なんだかとても巧みな感じのする短編集。でも、読み終わって印象に残っているのは「カザリとヨーコ」というお話だけだ。女の子がいじめられる話って多いと思う。そこからの脱出方法はよほどの話以外は無意識に思ったとおりに展開されていくのだけど、予測される結末なのにほろ苦くて鮮やかだ。つい数日前読み終わったばかりだというのに、この話の印象が強かったからなのか、他のお話をまったく覚えていない。



帚木蓬生 『国銅(上・下)』 新潮社 2003年7月14日 (購入)

奈良の大仏を作った名もない男たちの物語。新潮社の新刊案内の2行の文章で結末がわかってしまったにも関わらず、そこに至る過程がすばらしいと思った。実は、帚木さんは逃亡という本で枯れてしまったのだという失礼な考えを持っていたのですごくうれしかった。わくわくするような面白い物語でもないし、安心して読めるほど幸せな物語でもないし、仏教にも関わる部分が出てくるので、人様に薦めたりはしない。だけど、国人が景信にはなむけとしてもらった「心に自分の仏を持て」という言葉、奈良の悲田院で痩せた僧にもらった「仏を作った者が仏だ」という言葉が心に響いた。何より、自分の限界も見えてしまった凡人には国人や黒虫の生き様が悲しくとも幸せで好ましく思えて、陳腐な言葉だけれど素直に感動してしまった。



F・ポール・ウィルスン 『悪夢の秘薬(上・下)』 扶桑社文庫 2003年7月19日 (購入)

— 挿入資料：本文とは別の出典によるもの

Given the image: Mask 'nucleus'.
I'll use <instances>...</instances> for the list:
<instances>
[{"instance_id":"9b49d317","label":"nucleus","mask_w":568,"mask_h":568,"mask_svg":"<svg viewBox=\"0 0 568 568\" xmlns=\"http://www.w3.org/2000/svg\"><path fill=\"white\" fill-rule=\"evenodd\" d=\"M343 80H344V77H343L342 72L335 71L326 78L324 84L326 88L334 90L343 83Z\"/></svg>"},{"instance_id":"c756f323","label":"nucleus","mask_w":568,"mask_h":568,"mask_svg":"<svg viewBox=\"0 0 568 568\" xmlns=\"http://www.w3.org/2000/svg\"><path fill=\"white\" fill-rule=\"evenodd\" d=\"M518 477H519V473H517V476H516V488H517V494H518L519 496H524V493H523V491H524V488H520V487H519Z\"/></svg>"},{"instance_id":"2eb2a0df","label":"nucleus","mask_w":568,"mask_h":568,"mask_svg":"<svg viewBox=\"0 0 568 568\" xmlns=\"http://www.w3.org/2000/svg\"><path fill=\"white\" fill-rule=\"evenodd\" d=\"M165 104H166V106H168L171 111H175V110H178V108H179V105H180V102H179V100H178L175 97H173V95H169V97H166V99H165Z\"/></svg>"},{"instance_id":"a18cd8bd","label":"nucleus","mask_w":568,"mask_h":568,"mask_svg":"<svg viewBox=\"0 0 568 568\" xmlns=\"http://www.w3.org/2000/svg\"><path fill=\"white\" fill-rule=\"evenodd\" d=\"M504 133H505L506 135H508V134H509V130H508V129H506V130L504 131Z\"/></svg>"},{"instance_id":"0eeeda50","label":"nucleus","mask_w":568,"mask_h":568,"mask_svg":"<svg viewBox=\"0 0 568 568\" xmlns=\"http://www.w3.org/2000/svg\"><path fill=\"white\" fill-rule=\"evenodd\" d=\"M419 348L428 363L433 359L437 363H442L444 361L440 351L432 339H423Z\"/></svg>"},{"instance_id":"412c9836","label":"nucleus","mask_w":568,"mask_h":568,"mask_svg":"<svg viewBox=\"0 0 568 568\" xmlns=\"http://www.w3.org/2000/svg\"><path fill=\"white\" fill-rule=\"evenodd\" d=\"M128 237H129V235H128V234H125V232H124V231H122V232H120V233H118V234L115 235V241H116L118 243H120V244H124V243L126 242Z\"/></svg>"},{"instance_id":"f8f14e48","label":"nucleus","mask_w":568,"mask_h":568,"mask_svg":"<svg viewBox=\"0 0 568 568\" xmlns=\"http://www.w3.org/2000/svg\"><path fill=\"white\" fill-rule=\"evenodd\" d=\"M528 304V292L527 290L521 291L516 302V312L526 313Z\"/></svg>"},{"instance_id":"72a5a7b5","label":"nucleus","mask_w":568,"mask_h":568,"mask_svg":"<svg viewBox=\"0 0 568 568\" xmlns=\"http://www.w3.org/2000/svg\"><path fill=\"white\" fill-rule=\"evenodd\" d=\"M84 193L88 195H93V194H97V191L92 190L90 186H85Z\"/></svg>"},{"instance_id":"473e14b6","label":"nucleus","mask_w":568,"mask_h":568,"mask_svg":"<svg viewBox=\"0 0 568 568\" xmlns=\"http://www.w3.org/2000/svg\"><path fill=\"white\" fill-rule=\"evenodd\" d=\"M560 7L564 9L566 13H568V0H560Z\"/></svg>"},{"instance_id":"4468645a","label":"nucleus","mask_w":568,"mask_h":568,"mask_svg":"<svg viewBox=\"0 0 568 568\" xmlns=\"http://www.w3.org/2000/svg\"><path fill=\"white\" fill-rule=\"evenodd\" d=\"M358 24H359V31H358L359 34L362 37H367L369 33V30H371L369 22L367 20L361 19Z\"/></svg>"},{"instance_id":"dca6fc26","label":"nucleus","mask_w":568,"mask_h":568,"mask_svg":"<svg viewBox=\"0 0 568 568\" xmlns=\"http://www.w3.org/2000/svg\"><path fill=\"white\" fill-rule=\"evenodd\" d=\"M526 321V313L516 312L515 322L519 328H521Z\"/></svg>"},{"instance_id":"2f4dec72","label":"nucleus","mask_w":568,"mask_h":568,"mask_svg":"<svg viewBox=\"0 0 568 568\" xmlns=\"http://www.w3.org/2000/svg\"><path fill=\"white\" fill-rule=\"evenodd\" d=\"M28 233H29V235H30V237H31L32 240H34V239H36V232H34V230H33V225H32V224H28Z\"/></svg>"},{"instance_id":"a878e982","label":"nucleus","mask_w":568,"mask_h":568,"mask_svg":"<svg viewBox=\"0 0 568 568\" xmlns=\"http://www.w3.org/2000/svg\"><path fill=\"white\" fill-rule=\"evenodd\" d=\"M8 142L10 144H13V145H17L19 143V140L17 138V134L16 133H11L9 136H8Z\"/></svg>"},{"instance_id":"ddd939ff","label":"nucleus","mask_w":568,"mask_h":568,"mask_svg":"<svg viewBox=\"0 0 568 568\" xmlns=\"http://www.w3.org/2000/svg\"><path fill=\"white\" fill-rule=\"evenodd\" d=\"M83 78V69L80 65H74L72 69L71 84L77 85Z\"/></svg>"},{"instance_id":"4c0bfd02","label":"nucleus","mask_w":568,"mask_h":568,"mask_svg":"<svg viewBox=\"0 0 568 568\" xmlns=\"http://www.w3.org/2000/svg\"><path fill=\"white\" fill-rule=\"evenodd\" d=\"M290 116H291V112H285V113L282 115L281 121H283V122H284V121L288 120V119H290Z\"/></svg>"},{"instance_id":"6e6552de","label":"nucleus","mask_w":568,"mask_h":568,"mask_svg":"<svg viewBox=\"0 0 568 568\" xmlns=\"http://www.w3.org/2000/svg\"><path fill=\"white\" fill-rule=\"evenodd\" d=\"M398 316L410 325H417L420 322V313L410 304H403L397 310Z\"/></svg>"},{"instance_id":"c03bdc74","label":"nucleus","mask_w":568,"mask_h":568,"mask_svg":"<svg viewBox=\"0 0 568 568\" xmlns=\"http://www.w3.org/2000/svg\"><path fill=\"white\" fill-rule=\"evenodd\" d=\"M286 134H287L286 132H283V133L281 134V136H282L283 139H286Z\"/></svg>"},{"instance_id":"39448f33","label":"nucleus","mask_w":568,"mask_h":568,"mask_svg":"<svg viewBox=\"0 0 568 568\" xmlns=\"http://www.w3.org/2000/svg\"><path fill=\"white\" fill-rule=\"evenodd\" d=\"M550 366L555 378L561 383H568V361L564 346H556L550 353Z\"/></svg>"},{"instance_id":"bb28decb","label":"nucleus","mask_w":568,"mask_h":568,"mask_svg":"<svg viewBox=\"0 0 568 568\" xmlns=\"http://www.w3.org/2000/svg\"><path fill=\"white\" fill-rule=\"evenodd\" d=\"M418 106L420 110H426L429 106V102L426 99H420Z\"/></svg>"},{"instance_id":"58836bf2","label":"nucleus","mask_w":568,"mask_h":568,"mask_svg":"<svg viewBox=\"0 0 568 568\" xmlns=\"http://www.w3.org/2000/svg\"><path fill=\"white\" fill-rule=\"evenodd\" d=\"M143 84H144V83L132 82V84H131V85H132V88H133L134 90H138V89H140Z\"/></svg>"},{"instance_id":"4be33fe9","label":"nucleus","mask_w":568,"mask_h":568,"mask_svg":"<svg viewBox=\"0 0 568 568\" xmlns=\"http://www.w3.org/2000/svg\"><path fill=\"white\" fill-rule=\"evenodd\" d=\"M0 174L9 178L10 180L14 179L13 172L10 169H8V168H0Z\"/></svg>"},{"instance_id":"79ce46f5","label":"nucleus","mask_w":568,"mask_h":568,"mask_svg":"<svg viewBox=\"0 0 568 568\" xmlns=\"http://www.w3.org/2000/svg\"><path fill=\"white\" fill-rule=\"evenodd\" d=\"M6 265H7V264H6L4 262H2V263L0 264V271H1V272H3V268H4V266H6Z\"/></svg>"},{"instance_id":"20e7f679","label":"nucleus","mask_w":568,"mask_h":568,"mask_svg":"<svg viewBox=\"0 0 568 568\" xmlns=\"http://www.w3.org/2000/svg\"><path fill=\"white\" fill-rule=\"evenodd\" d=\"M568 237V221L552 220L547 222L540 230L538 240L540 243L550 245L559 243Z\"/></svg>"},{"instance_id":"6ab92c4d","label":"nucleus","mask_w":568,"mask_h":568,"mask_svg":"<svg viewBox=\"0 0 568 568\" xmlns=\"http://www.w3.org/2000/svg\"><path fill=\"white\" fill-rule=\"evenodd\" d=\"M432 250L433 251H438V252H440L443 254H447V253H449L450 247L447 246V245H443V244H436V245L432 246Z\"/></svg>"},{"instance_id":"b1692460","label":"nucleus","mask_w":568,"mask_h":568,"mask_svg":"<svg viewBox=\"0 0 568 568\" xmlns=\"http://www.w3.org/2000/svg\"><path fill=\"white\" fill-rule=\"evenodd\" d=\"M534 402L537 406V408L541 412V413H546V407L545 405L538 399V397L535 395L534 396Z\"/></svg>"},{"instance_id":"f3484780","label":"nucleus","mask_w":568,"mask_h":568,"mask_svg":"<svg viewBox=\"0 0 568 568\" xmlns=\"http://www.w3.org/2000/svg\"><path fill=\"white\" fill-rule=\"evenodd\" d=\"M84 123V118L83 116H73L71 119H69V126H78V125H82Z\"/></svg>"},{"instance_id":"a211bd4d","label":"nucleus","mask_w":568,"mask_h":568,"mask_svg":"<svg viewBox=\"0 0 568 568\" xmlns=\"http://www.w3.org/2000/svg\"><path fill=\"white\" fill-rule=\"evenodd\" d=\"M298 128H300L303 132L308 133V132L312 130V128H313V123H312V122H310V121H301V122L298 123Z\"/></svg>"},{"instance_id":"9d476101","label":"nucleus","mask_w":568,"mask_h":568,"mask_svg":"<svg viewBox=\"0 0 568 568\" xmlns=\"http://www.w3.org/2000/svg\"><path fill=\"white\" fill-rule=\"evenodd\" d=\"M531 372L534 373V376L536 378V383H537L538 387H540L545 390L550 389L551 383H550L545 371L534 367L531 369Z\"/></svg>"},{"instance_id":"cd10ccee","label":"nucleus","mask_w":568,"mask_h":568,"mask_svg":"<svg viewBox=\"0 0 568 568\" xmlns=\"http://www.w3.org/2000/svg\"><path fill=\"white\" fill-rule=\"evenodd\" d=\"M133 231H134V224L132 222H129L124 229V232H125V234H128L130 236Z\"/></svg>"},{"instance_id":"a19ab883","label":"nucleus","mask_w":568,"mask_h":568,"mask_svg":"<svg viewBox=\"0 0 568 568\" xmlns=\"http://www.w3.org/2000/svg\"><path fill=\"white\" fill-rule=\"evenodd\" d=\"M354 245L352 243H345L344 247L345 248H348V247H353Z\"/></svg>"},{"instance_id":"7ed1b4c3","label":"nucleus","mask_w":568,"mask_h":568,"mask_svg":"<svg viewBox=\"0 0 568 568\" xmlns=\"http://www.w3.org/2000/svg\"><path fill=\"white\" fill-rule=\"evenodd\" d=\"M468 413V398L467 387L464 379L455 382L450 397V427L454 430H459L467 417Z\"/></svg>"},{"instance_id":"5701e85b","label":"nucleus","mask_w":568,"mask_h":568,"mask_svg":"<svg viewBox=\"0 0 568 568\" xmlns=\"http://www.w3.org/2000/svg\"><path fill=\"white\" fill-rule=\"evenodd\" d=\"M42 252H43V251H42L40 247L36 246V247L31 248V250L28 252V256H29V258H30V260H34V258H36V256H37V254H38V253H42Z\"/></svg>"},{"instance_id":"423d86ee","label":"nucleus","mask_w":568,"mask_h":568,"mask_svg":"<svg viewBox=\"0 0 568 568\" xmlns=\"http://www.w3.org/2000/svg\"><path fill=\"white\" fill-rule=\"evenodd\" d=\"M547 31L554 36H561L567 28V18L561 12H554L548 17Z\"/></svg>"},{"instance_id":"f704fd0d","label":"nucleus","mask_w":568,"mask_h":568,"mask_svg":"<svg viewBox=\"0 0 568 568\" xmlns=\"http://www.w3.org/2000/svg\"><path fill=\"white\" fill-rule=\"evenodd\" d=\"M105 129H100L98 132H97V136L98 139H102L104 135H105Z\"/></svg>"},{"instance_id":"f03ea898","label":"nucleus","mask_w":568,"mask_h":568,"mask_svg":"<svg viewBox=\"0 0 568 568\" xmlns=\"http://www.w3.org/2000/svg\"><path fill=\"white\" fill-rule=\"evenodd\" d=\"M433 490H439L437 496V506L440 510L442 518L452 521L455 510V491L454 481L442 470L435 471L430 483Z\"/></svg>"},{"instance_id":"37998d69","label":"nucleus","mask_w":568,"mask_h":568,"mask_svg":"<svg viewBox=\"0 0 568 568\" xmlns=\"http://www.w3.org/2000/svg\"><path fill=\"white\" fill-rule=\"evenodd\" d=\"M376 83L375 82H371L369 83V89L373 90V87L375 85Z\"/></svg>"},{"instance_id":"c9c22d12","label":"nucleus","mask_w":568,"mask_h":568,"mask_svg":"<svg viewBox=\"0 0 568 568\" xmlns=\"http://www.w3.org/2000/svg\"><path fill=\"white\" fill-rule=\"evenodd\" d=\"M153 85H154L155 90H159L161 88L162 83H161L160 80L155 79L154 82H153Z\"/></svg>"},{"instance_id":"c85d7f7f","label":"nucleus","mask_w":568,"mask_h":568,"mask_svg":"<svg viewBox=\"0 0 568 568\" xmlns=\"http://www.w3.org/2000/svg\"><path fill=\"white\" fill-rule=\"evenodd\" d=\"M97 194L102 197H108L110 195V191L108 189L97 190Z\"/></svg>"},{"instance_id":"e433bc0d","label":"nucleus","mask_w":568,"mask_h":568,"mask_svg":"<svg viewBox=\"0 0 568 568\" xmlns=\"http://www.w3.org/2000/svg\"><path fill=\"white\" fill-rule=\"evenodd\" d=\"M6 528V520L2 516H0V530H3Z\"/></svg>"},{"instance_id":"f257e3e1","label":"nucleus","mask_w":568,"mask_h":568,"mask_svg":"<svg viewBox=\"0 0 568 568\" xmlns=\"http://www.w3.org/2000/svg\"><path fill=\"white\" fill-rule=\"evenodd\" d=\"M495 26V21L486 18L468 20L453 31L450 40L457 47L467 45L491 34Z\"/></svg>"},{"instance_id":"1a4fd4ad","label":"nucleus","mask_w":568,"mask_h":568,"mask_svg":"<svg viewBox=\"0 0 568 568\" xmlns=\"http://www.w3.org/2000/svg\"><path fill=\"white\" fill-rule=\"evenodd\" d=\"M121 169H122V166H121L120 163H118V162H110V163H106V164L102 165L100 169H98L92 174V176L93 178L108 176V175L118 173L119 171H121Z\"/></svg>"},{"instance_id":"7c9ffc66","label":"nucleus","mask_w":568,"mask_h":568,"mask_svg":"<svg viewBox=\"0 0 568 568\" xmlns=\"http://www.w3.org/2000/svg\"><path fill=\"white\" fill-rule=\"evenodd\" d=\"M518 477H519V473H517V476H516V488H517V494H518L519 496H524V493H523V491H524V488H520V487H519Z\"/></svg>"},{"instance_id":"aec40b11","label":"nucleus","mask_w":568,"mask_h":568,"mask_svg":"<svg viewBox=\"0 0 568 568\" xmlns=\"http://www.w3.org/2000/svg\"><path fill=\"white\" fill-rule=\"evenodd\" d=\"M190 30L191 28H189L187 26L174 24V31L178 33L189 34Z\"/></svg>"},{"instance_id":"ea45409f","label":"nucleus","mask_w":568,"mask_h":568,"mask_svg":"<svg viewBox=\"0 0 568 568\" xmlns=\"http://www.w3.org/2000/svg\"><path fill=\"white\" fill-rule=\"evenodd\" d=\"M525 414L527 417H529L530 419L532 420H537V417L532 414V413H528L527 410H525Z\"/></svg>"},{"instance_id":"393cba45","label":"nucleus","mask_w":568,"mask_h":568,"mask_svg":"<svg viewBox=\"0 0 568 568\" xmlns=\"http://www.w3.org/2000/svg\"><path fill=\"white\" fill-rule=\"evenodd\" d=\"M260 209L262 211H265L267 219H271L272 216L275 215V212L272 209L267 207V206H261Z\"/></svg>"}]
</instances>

始末屋ジャックシリーズ。前作でやっとのことで退治したはずの生き物の血から作られた非常に恐ろしい麻薬(なんか吉田秋生のバナナフィッシュがもっと凶暴になったみたい)をめぐる冒険のようなミステリのようなお話になっている。うっかりシリーズ前作までと「リボーン」を処分してしまったため、若干意味不明だった。このシリーズはタイムリミットがあって、それを抜きにしても単発でジャックの格好よさを堪能できると思ってのだけれど、後半はそうでもなさそうだ。それよりも異界への扉からジャックが格好悪くなっているのがすごく不満だ。全部完結してから通して読み直す必要がありそうなのでまた古本屋で探してこようかなあ。